4. CONSIDERAÇÕES FINAIS
Dessa forma, infere-se que, em primeiro lugar, que a "tensão entre facticidade e validade" deve
ser entendida, em primeiro lugar, como uma teoria
sobre o modo como o direito é percebido pelos sujeitos: o direito é percebido ao mesmo tempo como fato
(algo que está posto como ato de poder e que deve
ser obedecido sob ameaça de sanção) e como norma (algo que pode ser reconhecido e obedecido voluntariamente por um agente racional). Essa concepção se baseia na idéia de que o direito moderno é
produzido democraticamente, motivo por que as
normas que se tornam obrigatórias ao fim do procedimento legislativo carregam consigo a presunção de
serem esclarecidas e corretas.
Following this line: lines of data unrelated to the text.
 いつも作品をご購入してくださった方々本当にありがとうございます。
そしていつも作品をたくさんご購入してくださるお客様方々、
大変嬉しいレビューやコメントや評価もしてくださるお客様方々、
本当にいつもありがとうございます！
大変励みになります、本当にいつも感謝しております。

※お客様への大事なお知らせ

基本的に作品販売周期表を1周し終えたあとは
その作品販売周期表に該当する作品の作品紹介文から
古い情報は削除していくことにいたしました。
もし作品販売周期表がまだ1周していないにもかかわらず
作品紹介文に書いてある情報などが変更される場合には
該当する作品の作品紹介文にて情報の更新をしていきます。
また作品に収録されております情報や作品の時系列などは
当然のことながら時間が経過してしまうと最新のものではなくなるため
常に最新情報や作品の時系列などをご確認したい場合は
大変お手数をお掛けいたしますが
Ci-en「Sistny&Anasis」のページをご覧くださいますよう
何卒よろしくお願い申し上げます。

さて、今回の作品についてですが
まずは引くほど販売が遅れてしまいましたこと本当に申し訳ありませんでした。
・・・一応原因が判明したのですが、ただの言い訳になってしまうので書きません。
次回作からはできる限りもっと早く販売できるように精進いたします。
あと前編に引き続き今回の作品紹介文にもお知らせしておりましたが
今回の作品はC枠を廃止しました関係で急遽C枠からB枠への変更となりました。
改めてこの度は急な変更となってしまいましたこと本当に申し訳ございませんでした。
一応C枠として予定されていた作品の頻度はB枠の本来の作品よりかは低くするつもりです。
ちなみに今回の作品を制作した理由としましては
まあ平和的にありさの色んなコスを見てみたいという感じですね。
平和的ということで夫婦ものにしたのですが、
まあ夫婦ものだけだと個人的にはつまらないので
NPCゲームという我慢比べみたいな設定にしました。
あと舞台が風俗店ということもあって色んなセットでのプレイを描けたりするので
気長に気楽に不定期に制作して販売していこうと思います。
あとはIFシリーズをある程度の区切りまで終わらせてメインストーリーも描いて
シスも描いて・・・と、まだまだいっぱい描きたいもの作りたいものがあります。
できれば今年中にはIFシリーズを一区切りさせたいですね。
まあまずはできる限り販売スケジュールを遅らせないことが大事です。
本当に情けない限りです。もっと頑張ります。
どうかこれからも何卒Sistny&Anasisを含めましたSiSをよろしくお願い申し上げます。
Essa idéia depende
diretamente da concepção habermasiana sobre a
democracia deliberativa.
Em segundo lugar, como uma teoria sobre
as características de normas jurídicas bem sucedidas: as normas devem poder ser obedecidas tanto
em vista os interesses do agente, quanto em vista de
seu conteúdo.
E deve ser entendida, em terceiro lugar, como uma teoria sobre as razões do êxito do direito
enquanto estrutura de integração entre os indivíduos
e grupos na sociedade: mesmo estes indivíduos e
grupos tendo interesses conflitantes e orientações
éticas diversas, são integrados pelo direito na medida
em que este oferece iguais oportunidades de êxito
para os interesses de um lado e do outro segundo
regras imparciais e corretas e não estende sua força
obrigatória para além do plano moral, quer dizer, do
plano daquelas regras e deveres que podem ser universalmente reconhecidos como corretos e necessários, não exigindo, portanto, renúncias injustificadas
nem fazendo ingerências indevidas nos ideais éticos
de cada qual.
AGRADECIMENTOS
Agradeço à Pontifícia Universidade Católica de Campinas pela disponibilização dos recursos para o desenvolvimento das atividades de iniciação científica.